***** Sección de texto

Aunque la mitad del artículo de Vich es, a la vez, una suerte de exégesis y una suerte de ekphrasis de las fotografías halladas en la cámara de Willy Retto (descripciones de lo visto en la imagen, acompañadas por apreciaciones sobre lo que puede estar ocurriendo en ella), no cabe duda de que hay una inclinación al iconismo en las páginas finales del ensayo, cuando el análisis de Vich se concentra en la última de las fotografías, que es la más ilegible, aquella en la que apenas podemos distinguir un fragmento de un pequeño muro de piedras y, hacia el lado derecho, una figura más borrosa (una “mancha”, la llama Vich), que tiene que ser, evidentemente, la imagen de un objeto, pero que resulta en gran medida indescifrable: el mismo Vich se pregunta —e igual yo y lo mismo cualquier otro— qué cosa es: ¿la cara de una persona?, ¿la mano del fotógrafo?, etc.

**********

Planteamiento – Copia textualmente el fragmento sobre las fotografías de Willy Retto, comenzando con "Aunque la mitad" y siguiendo hasta "del fotógrafo?, etc.". Los datos no hacen falta para resolver nada aquí.

***** Conjunto de datos

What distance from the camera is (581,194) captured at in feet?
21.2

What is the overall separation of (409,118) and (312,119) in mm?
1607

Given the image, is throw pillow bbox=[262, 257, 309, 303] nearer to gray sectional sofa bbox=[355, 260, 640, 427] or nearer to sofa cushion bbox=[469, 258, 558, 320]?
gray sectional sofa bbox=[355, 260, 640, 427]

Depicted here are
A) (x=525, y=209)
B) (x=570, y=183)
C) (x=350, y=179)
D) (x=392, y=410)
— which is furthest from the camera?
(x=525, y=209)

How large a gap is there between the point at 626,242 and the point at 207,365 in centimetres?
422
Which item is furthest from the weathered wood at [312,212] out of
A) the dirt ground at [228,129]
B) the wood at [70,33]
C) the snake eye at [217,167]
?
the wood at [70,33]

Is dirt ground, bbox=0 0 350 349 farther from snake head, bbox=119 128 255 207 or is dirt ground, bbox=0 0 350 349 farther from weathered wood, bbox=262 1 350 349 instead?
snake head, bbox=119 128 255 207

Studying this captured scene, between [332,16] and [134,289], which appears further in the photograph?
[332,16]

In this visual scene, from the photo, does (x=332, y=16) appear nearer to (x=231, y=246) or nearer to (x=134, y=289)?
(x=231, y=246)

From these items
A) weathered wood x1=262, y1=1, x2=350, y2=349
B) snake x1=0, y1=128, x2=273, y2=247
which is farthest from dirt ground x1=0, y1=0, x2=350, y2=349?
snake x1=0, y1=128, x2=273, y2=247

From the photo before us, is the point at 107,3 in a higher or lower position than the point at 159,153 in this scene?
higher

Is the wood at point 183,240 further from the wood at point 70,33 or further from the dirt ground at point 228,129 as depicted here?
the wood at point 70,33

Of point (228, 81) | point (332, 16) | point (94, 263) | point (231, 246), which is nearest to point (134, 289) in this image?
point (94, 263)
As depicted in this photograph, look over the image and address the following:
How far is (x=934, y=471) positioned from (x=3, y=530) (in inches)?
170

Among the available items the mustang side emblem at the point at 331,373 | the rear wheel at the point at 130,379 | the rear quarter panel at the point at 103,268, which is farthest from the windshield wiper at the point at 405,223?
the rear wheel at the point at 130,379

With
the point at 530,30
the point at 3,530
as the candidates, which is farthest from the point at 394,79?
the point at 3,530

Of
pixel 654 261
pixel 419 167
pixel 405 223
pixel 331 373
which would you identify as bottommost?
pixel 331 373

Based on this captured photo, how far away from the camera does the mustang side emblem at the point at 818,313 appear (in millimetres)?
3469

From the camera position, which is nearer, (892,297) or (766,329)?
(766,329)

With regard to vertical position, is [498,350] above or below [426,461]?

**********

Solución –
Aunque la mitad del artículo de Vich es, a la vez, una suerte de exégesis y una suerte de ekphrasis de las fotografías halladas en la cámara de Willy Retto (descripciones de lo visto en la imagen, acompañadas por apreciaciones sobre lo que puede estar ocurriendo en ella), no cabe duda de que hay una inclinación al iconismo en las páginas finales del ensayo, cuando el análisis de Vich se concentra en la última de las fotografías, que es la más ilegible, aquella en la que apenas podemos distinguir un fragmento de un pequeño muro de piedras y, hacia el lado derecho, una figura más borrosa (una “mancha”, la llama Vich), que tiene que ser, evidentemente, la imagen de un objeto, pero que resulta en gran medida indescifrable: el mismo Vich se pregunta —e igual yo y lo mismo cualquier otro— qué cosa es: ¿la cara de una persona?, ¿la mano del fotógrafo?, etc.